▶ [TEXT PROVIDED]
----------

Whatever the average ticket price for Hamilton tickets is at the close of the Trump or Clinton administration, Hamilton is a decacorn in a world of mere unicorns when it comes to theater success. While a handful of shows sell out each night on the Great White Way, the majority don’t come anywhere close.

Last week, in fact, Hamilton was the lone show on Broadway to realize more than 100 percent of what BroadwayWorld.com calls “Gross Potential.” Unlike the rest of Broadway, Hamilton filled all of its potential seats, and then some, hitting 135 percent last week. There has not been a week that Richard Rodgers Theater has been filled less than 120 percent.

Soon, Hamilton will be traveling across the country, with the first confirmed stop in Chicago in September. A traveling edition of the show will mean millions more for Miranda. For Hamilton, it will mean the realization a pop culture status reserved for only the most sacred of our Founding Fathers.

If not for the meteoric rise of the current Broadway megahit, Alexander Hamilton might have been on the fast track to cultural obscurity.

But with the recent announcement that the Founding Father would not be removed from the $10 bill, it seems his place in cultural history is secure. Instead, the slave-owning Andrew Jackson will be replaced on the $20 bill by Harriet Tubman, a former slave and symbol of freedom.

In an age so defined by money and finance, Hamilton’s removal would have been a real loss. While Lin-Manuel Miranda could not have become Hamilton if not for Ron Chernow’s bestselling 2004 biography, without Miranda, Hamilton would likely not have held the $10 bill. Tuesday’s Tony nominations will be a further reminder of why.

----------

▶ [DATA ENTRIES]
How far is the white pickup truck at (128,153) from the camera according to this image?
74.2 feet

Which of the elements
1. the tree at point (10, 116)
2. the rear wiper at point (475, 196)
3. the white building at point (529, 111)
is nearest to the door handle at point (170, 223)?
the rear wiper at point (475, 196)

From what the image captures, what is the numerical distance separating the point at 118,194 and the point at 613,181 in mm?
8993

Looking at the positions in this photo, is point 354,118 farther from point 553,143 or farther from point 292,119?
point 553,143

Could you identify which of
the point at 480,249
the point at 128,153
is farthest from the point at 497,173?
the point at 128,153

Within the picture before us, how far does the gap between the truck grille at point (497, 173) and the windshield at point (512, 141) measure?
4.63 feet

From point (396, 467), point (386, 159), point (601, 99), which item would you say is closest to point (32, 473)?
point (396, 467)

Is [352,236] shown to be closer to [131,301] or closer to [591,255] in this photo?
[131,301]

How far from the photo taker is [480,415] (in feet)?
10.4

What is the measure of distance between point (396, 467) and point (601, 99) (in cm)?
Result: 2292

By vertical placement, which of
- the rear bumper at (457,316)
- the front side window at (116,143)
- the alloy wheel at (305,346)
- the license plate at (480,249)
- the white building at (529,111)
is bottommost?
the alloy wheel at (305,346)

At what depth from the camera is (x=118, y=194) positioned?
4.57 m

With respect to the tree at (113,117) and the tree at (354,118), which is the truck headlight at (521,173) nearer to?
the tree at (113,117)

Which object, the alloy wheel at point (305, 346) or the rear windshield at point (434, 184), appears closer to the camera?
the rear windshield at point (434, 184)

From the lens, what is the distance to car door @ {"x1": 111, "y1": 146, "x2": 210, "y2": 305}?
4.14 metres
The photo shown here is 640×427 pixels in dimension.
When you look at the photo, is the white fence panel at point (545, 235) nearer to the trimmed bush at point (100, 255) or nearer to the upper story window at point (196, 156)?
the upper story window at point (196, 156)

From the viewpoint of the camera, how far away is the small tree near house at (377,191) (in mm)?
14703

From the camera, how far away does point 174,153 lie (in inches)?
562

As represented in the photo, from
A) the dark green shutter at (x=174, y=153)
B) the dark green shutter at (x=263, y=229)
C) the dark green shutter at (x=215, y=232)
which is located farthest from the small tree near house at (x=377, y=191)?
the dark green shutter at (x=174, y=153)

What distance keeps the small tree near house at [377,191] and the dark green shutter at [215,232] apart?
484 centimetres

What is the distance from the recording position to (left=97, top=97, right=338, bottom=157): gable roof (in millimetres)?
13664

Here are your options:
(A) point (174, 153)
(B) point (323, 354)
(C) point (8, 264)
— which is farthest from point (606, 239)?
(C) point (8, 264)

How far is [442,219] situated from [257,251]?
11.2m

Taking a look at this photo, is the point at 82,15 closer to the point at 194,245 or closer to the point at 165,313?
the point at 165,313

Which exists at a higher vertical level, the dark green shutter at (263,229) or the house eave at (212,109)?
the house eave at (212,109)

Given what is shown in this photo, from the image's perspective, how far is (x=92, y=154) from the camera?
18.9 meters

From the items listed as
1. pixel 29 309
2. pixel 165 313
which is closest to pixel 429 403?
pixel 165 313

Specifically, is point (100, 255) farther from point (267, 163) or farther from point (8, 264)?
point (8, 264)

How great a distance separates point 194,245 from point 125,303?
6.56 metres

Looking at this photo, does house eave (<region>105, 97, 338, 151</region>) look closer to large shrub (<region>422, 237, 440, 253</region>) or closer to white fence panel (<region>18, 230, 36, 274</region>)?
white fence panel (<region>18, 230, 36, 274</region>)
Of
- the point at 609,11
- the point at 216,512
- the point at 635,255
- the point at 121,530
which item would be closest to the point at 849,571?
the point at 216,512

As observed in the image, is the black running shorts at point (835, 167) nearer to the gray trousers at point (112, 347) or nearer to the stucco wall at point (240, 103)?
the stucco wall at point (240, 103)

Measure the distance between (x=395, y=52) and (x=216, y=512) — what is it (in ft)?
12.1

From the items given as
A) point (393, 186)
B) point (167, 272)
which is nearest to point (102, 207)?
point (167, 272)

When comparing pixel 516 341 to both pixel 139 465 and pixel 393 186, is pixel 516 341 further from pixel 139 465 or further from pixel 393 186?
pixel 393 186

----------

▶ [REQUIRED TASKS]
a) Reproduce the Hamilton passage word for word from "In an age so" to "reminder of why.".
b) List every percentage figure that appears in the Hamilton passage.

▶ [CORRECT ANSWERS]
a)
In an age so defined by money and finance, Hamilton’s removal would have been a real loss. While Lin-Manuel Miranda could not have become Hamilton if not for Ron Chernow’s bestselling 2004 biography, without Miranda, Hamilton would likely not have held the $10 bill. Tuesday’s Tony nominations will be a further reminder of why.

b) 100 percent, 135 percent, 120 percent